Transcript profiles of TaWAK7D and pathogenesis-related genes in BSMV:GFP- and BSMV:TaWAK7D-infected wheat plants after infection by pathogens. Relative transcript abundances of β-1,3-Glucanase, PR1, PR17 Chitinase3 and Chitinase4 in BSMV:TaWAK7D-infected CI12633 plants were quantified relative to those in BSMV:GFP-infected control plants after R. cerealis inoculation for 10 days.
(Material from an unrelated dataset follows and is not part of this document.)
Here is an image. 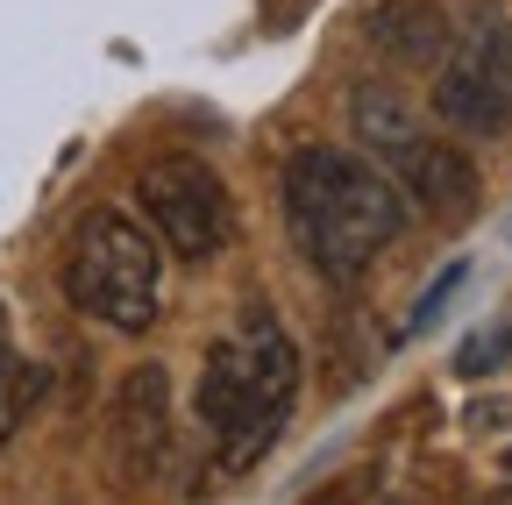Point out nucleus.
Segmentation results:
<instances>
[{"instance_id":"obj_1","label":"nucleus","mask_w":512,"mask_h":505,"mask_svg":"<svg viewBox=\"0 0 512 505\" xmlns=\"http://www.w3.org/2000/svg\"><path fill=\"white\" fill-rule=\"evenodd\" d=\"M406 228V193L392 171L349 150H299L285 164V235L320 278L370 271L377 249H392Z\"/></svg>"},{"instance_id":"obj_2","label":"nucleus","mask_w":512,"mask_h":505,"mask_svg":"<svg viewBox=\"0 0 512 505\" xmlns=\"http://www.w3.org/2000/svg\"><path fill=\"white\" fill-rule=\"evenodd\" d=\"M292 392H299V349L264 306H249L228 335H214V349L200 363V385H192L200 420L228 441L221 470H242L278 434V420L292 413Z\"/></svg>"},{"instance_id":"obj_3","label":"nucleus","mask_w":512,"mask_h":505,"mask_svg":"<svg viewBox=\"0 0 512 505\" xmlns=\"http://www.w3.org/2000/svg\"><path fill=\"white\" fill-rule=\"evenodd\" d=\"M64 299L86 321L114 328V335H143L157 321V292H164V242L121 207H93L79 214L72 242H64Z\"/></svg>"},{"instance_id":"obj_4","label":"nucleus","mask_w":512,"mask_h":505,"mask_svg":"<svg viewBox=\"0 0 512 505\" xmlns=\"http://www.w3.org/2000/svg\"><path fill=\"white\" fill-rule=\"evenodd\" d=\"M349 121H356V143L392 164L406 207H420L427 221H470V207H477V164L456 143L427 136L399 93H356Z\"/></svg>"},{"instance_id":"obj_5","label":"nucleus","mask_w":512,"mask_h":505,"mask_svg":"<svg viewBox=\"0 0 512 505\" xmlns=\"http://www.w3.org/2000/svg\"><path fill=\"white\" fill-rule=\"evenodd\" d=\"M136 214L178 264H214L235 235V200L200 157H150L136 171Z\"/></svg>"},{"instance_id":"obj_6","label":"nucleus","mask_w":512,"mask_h":505,"mask_svg":"<svg viewBox=\"0 0 512 505\" xmlns=\"http://www.w3.org/2000/svg\"><path fill=\"white\" fill-rule=\"evenodd\" d=\"M434 114L463 136H498L512 121V22H484L441 50Z\"/></svg>"},{"instance_id":"obj_7","label":"nucleus","mask_w":512,"mask_h":505,"mask_svg":"<svg viewBox=\"0 0 512 505\" xmlns=\"http://www.w3.org/2000/svg\"><path fill=\"white\" fill-rule=\"evenodd\" d=\"M114 463L128 484H143L157 463H164V441H171V406H164V370H136L114 399Z\"/></svg>"},{"instance_id":"obj_8","label":"nucleus","mask_w":512,"mask_h":505,"mask_svg":"<svg viewBox=\"0 0 512 505\" xmlns=\"http://www.w3.org/2000/svg\"><path fill=\"white\" fill-rule=\"evenodd\" d=\"M370 43L392 57V65H441V50L456 36H448V22L427 8V0H392V8H377Z\"/></svg>"},{"instance_id":"obj_9","label":"nucleus","mask_w":512,"mask_h":505,"mask_svg":"<svg viewBox=\"0 0 512 505\" xmlns=\"http://www.w3.org/2000/svg\"><path fill=\"white\" fill-rule=\"evenodd\" d=\"M29 399H36V370L8 349V313H0V441H8V434L22 427Z\"/></svg>"},{"instance_id":"obj_10","label":"nucleus","mask_w":512,"mask_h":505,"mask_svg":"<svg viewBox=\"0 0 512 505\" xmlns=\"http://www.w3.org/2000/svg\"><path fill=\"white\" fill-rule=\"evenodd\" d=\"M505 349H512V335H505V328H484L477 342H463V356H456V370H463V377H484L491 363H505Z\"/></svg>"},{"instance_id":"obj_11","label":"nucleus","mask_w":512,"mask_h":505,"mask_svg":"<svg viewBox=\"0 0 512 505\" xmlns=\"http://www.w3.org/2000/svg\"><path fill=\"white\" fill-rule=\"evenodd\" d=\"M463 271H470V264H448V271H441V285H434V292H427V299L413 306V328H427V321H434V313H441V299L463 285Z\"/></svg>"}]
</instances>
Statistically significant differences between BSMV:TaWAK7D-infected and BSMV:GFP-infected wheat plants were determined based on three biological replications (Student’s t-test: ** p< 0.01). Bars indicate the standard error of the mean. TaActin was used as an internal control.

Figure 8

Transcript profiles of TaWAK7D responding to exogenous pectin and chitin treatments. (A) Transcript profiles of TaWAK7D in wheat cv. CI12633 leaves treated by 100 μg/mL exogenous pectin. (B) Transcript profiles of TaWAK7D in leaves of wheat cv. CI12633 after exogenous application of 100 μg/mL chitin. The transcript level of TaWAK7D in mock-treated wheat plants is set to 1. Statistically significant differences are analyzed based on three biological replications (Student’s t-test: ** p < 0.01). Error bars indicate the SE.